Les types de dépenses concernées
Sont concernées par ce changement, les dépenses pour des travaux de remise en état ou de remplacement d’une installation de qualité et de confort équivalant à ce qui existait à l’origine de la construction. Elles doivent viser à économiser l’énergie et être considérées comme frais d’entretien. Parmi elles, on retrouve par exemple le remplacement d’une chaudière en fin de vie, qui fonctionne notamment au gaz ou au mazout, par une autre source d’énergie plus verte (réseau thermique, pompe à chaleur ou biomasse). Autre cas de figure, lors de l’installation de cadres de fenêtres, si le propriétaire privilégie un verre isolant double ou triple vitrage plutôt que du simple. Cependant, dans les cas d’ajout d’une véranda, d’aménagement des combles ou d’une nouvelle salle de bain, ces travaux constitueront une plus-value et seront considérés comme des investissements. La liste complète est à retrouver sur le site de l’Etat de Genève dans la notice 1/2022 nommée «Déductibilité des frais d'entretien des immeubles privés». Un document qui servira de base à l’AFC pour examiner dorénavant chaque cas et les assimiler soit à des frais d’entretien soit à des investissements à plus-value.

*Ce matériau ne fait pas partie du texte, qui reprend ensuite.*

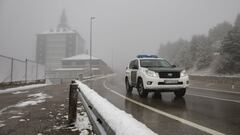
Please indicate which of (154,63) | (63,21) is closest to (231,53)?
(154,63)

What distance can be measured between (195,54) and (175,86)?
45854 mm

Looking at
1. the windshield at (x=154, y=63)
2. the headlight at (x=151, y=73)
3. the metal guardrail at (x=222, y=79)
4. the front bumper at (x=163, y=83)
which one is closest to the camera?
the front bumper at (x=163, y=83)

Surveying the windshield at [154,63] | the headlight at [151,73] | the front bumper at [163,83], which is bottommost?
the front bumper at [163,83]

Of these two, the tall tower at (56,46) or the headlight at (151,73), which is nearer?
the headlight at (151,73)

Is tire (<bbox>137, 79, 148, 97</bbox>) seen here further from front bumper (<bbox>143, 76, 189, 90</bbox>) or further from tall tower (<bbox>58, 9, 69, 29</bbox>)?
tall tower (<bbox>58, 9, 69, 29</bbox>)

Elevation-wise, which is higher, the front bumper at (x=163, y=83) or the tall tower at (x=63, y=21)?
the tall tower at (x=63, y=21)

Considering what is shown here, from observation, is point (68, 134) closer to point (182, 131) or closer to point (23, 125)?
point (23, 125)

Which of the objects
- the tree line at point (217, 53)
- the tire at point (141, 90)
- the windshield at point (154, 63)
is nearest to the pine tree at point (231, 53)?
the tree line at point (217, 53)

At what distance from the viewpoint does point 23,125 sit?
21.6 ft

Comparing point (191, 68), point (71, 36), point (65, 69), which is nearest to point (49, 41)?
point (71, 36)

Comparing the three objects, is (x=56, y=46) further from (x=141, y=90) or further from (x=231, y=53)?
(x=141, y=90)

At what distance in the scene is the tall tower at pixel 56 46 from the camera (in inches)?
5753

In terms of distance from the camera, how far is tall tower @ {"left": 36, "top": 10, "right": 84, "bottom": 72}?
146 m

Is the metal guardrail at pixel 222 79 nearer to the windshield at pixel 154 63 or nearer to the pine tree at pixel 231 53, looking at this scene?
the pine tree at pixel 231 53
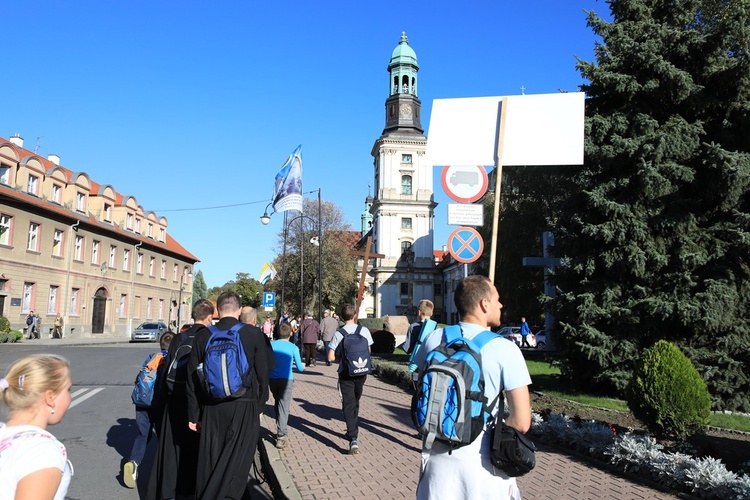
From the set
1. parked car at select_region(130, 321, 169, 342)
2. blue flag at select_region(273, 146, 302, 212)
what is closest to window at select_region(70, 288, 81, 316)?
parked car at select_region(130, 321, 169, 342)

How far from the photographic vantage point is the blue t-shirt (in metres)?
7.97

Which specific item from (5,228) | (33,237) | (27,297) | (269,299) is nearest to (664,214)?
(269,299)

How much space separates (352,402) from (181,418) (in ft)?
8.68

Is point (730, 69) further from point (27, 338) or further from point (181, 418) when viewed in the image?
point (27, 338)

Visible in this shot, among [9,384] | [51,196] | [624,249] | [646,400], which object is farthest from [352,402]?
[51,196]

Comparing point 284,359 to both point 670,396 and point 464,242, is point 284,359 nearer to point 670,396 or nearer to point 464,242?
point 464,242

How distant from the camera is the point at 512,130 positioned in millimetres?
5918

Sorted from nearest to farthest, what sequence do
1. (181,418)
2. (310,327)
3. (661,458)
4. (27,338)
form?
1. (181,418)
2. (661,458)
3. (310,327)
4. (27,338)

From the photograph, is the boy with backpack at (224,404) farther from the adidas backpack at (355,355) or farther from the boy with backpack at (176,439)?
the adidas backpack at (355,355)

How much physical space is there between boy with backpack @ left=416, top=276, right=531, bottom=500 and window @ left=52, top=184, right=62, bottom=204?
148 ft

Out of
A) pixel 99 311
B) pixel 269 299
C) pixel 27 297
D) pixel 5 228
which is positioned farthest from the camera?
pixel 99 311

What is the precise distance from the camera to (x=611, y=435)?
7422 millimetres

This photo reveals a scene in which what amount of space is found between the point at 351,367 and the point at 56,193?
1630 inches

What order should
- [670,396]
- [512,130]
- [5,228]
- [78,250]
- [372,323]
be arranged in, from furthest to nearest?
[78,250] → [372,323] → [5,228] → [670,396] → [512,130]
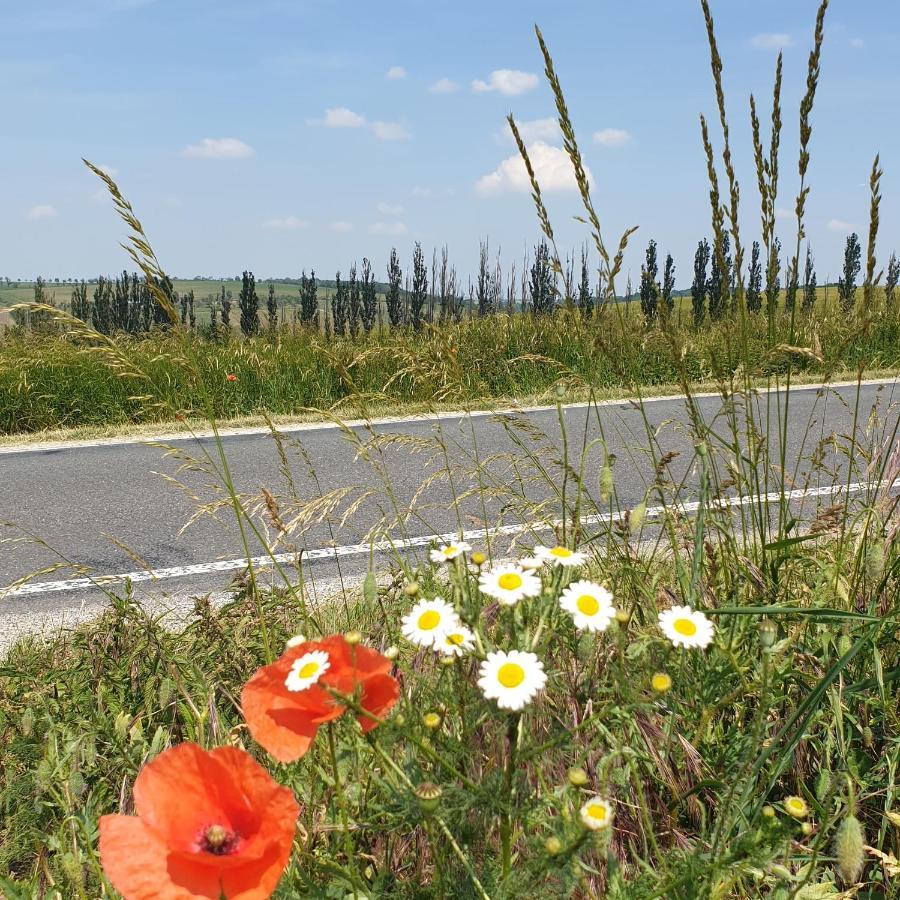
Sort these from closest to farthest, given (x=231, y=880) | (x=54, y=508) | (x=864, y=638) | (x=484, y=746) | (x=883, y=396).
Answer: (x=231, y=880), (x=864, y=638), (x=484, y=746), (x=54, y=508), (x=883, y=396)

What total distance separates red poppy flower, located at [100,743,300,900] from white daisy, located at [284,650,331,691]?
0.34ft

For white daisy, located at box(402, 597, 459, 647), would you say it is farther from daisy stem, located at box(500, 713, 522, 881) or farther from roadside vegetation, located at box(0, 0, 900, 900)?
daisy stem, located at box(500, 713, 522, 881)

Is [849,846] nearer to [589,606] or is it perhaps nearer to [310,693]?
[589,606]

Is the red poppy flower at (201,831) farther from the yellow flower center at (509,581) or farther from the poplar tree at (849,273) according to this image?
the poplar tree at (849,273)

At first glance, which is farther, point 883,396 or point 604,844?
point 883,396

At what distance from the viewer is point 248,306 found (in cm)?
1664

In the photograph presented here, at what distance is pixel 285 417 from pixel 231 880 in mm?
7579

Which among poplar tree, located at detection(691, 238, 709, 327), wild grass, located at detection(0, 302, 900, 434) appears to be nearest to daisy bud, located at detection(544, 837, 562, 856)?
wild grass, located at detection(0, 302, 900, 434)

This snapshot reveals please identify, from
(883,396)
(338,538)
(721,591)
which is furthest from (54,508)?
(883,396)

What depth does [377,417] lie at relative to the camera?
7.97 meters

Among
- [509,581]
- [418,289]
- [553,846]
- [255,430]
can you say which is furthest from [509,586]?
[418,289]

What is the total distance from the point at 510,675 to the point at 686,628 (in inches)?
12.5

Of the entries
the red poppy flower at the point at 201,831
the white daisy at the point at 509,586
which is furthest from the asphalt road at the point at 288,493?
the red poppy flower at the point at 201,831

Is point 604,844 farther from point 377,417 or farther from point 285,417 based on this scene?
point 285,417
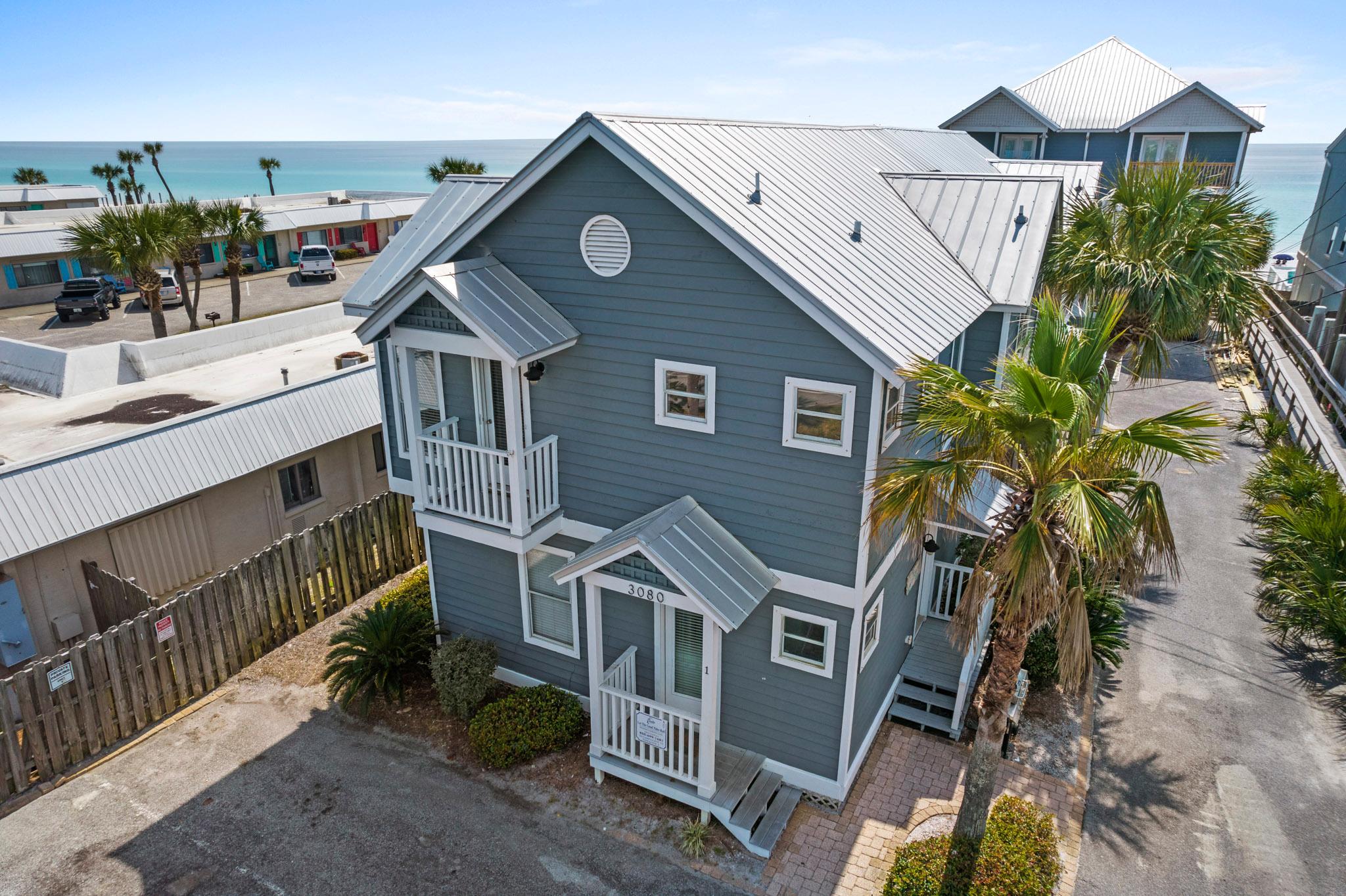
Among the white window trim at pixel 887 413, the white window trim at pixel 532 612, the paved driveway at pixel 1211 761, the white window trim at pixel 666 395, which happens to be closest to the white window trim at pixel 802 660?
the white window trim at pixel 887 413

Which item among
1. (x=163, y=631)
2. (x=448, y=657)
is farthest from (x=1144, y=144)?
(x=163, y=631)

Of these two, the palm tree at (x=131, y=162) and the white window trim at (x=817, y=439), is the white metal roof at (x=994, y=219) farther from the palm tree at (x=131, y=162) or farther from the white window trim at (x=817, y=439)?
the palm tree at (x=131, y=162)

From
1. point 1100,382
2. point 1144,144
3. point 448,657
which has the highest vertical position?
point 1144,144

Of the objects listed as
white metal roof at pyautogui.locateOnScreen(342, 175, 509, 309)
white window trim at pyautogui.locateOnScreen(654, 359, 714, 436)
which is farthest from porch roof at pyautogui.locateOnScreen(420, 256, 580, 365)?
white metal roof at pyautogui.locateOnScreen(342, 175, 509, 309)

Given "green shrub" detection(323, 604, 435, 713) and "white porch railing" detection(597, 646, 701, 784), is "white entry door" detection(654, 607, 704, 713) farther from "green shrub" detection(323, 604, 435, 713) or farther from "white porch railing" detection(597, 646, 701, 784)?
"green shrub" detection(323, 604, 435, 713)

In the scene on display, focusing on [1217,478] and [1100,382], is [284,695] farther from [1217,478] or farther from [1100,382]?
[1217,478]

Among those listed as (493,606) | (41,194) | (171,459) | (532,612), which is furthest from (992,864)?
(41,194)

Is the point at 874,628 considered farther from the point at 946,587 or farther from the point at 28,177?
the point at 28,177
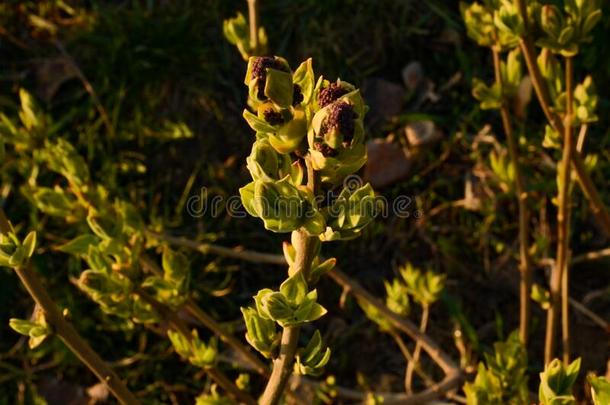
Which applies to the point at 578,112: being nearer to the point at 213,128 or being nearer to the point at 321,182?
the point at 321,182

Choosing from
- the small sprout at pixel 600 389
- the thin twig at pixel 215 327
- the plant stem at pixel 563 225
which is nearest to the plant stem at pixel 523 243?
the plant stem at pixel 563 225

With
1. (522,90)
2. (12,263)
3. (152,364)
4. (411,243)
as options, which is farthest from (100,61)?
(12,263)

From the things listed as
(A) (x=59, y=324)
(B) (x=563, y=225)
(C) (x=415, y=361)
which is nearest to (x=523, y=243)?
(B) (x=563, y=225)

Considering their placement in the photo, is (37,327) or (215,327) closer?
(37,327)

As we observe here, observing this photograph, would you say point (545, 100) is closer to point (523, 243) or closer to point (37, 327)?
point (523, 243)

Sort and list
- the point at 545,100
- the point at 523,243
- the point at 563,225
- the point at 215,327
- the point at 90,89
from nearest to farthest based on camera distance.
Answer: the point at 545,100
the point at 215,327
the point at 563,225
the point at 523,243
the point at 90,89

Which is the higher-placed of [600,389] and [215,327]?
[600,389]

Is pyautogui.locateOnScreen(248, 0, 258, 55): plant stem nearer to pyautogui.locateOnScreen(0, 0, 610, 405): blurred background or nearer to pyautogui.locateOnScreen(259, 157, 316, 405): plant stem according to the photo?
pyautogui.locateOnScreen(0, 0, 610, 405): blurred background

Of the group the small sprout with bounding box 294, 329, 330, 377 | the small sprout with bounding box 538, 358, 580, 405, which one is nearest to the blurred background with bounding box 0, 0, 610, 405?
the small sprout with bounding box 538, 358, 580, 405
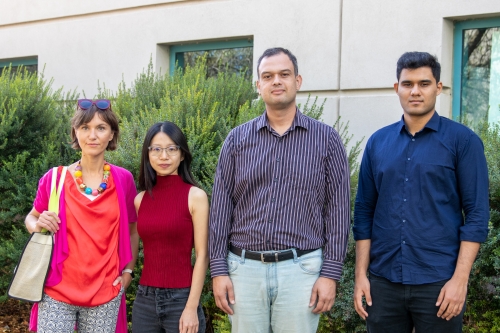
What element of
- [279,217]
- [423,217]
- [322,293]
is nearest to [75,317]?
[279,217]

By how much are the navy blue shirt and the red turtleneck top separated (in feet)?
3.53

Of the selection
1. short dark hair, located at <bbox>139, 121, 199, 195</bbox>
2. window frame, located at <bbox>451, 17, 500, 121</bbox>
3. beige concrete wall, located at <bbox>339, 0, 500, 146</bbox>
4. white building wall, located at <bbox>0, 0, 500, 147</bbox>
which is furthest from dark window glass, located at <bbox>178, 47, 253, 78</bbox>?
short dark hair, located at <bbox>139, 121, 199, 195</bbox>

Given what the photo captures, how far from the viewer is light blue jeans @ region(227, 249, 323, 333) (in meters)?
3.10

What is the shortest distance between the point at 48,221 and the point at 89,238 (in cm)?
24

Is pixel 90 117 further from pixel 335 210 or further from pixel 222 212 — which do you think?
pixel 335 210

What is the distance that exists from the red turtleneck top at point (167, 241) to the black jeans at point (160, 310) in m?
0.05

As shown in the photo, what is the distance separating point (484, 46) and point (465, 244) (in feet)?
12.6

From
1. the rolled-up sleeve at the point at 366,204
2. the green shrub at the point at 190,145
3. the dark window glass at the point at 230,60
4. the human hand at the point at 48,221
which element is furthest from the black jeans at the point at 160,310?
the dark window glass at the point at 230,60

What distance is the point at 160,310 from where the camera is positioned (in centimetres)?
337

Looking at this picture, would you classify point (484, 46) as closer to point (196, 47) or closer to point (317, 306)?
point (196, 47)

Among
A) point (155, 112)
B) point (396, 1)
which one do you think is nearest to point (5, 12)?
point (155, 112)

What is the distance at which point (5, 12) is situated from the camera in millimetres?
9539

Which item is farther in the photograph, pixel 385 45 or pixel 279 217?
pixel 385 45

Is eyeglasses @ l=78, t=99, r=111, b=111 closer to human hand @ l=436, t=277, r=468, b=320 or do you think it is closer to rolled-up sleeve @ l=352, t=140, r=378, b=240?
rolled-up sleeve @ l=352, t=140, r=378, b=240
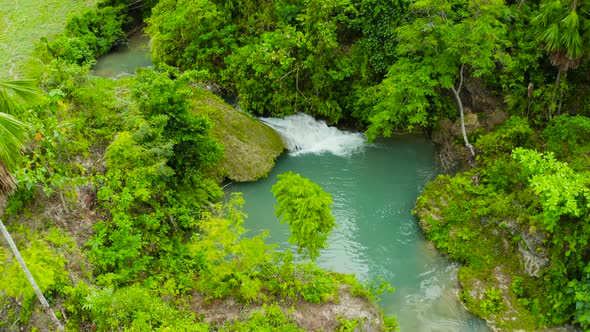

L’impôt sur la fortune et non sur le revenu
Ce changement aura un impact uniquement sur l’impôt sur la fortune et non pas sur celui du revenu qui prévoyait d’ores et déjà, conformément à la loi, qu’en présence de travaux sur des immeubles les dépenses destinées à économiser l’énergie soient déductibles. Il n’y avait donc pas de changement à effectuer à ce niveau-là.
Question de calendrier
Effective à compter du 1er janvier de cette année, cette nouvelle pratique s’applique immédiatement à toutes les taxations encore en cours et quelle que soit la période fiscale concernée. A contrario, celles déjà entrées en force ne pourront pas être modifiées pour bénéficier de cette nouveauté. L’organe fiscal cantonal s’est d’ailleurs décidé à enclencher cette manœuvre car elle s’inscrit dans le cadre de nouvelles normes réglementaires en matière d’énergie et fait suite à l’adoption par le Conseil d’Etat du Plan directeur de l'énergie 2020-2030.
Les raisons de ce changement

Qualifié de «pas dans la bonne direction» par Nathalie Fontanet, conseillère d’Etat chargée du Département des finances et des ressources humaines, ce changement de pratique a pour but d’encourager les propriétaires qui améliorent les performances énergétiques de leur bien immobilier à l’occasion de travaux de remplacement ou de rénovation, et de faire en sorte que la valeur de leur bien ne soit pas augmentée, respectivement que les propriétaires ne soient pas pénalisés par une imposition plus élevée.
L’augmentation de la valeur fiscale pouvait représenter un frein à certaines dépenses à caractère écologique
«L’augmentation de la valeur fiscale pouvait représenter un frein à certaines dépenses à caractère écologique et je me réjouis que cela ne soit plus le cas. D’autres adaptations fiscales du même type devraient, je l’espère, voir le jour très prochainement», indique Nathalie Fontanet.